From an article by Hazel Henderson:
“When the collapse came, some like-minded investors and traders had already begun to build new exchanges from the bottom up. An underlying infrastructure already existed in the form of alternative trading systems (ATS). ATS are electronic markets such as Instinet and Archipelago, regulated by the SEC, that broker financial products outside traditional stock exchanges. The socially responsible trading networks, which use the ATS infrastructure as a platform, are new marketplaces where investors and companies can meet. They screen for ESG criteria, and they attract primarily nonspeculative long-term investment.
One such new marketplace is Entrex, an “entrepreneurial exchange” based in Chicago and focused on companies with less than US$250 million in annual revenue.
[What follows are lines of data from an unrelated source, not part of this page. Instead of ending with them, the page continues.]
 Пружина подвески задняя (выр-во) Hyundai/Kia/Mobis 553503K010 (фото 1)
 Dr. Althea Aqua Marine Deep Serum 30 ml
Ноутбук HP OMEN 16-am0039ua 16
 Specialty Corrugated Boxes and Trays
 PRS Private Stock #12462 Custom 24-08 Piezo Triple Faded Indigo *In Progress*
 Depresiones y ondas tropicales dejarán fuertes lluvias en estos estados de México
Another private liquidity network, called Wall Street Without Walls, links credit unions and community development financial institutions to companies. Three electronic peer-to-peer lending sites — Prosper Loan Marketplace in the U.S.; Zopa in the U.K., U.S., Japan, and Italy; and Qifang in China — as well as hundreds for microlending (including MicroPlace, Kiva, Accion, and Women’s World Banking), are filling a huge need worldwide. An index of private green companies in Brazil is now in the planning stage with Entrex and the green broker-dealer Iowa Progressive Asset Management.
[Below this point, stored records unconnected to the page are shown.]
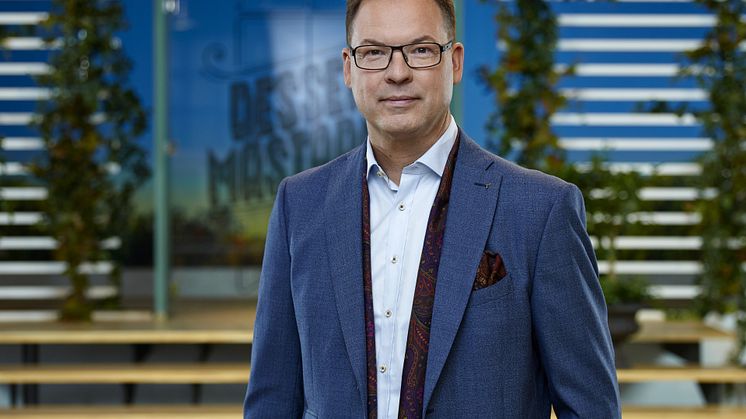 Magnus Johansson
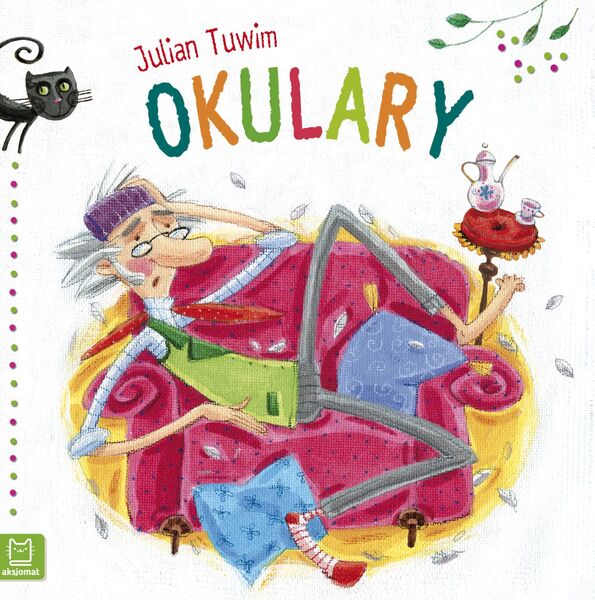 Okulary   Duży Format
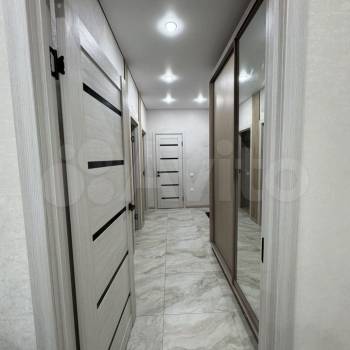 Сдается 2-х комнатная квартира, 51,8 м²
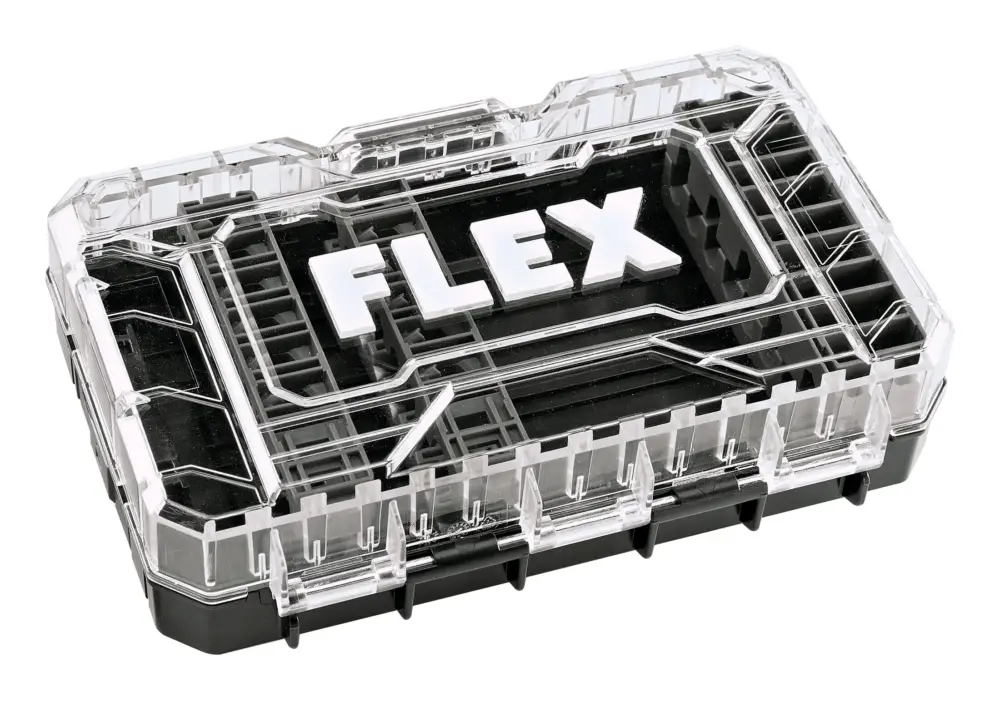 Flex Bitset Box leer Preis Gesenkt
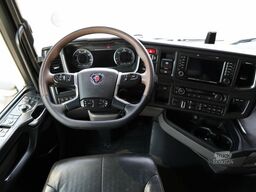 SCANIA S 500 / RETARDER / I-APRK COOL / FULL AIRMATIC 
Consider the cultural DNA of exchanges founded along these lines. They are as robust as Wall Street in their back-office efficiency and their clearing and settlement provisions, but they have far less overhead. They trade in small and midsized enterprises: the 400,000 companies that provide most of the jobs in the United States. These companies are generally privately held; they tend to be unattractive to short sellers and market manipulators and leery of venture capital and private equity. Many have no interest in making an initial public offering on Wall Street.
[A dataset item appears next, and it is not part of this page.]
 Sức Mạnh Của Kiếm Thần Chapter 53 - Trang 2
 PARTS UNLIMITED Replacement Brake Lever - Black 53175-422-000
These new marketplaces are less regulated than the public markets. Investors are protected by the screening, the enhanced transparency, and the disclosure requirements that constitute the wall of the garden. The networks work because the people inside the gates can trust one another. Corporate books are kept open and collectively scrutinized, and the emphasis on socially responsible investing makes it more likely that these companies will do well.”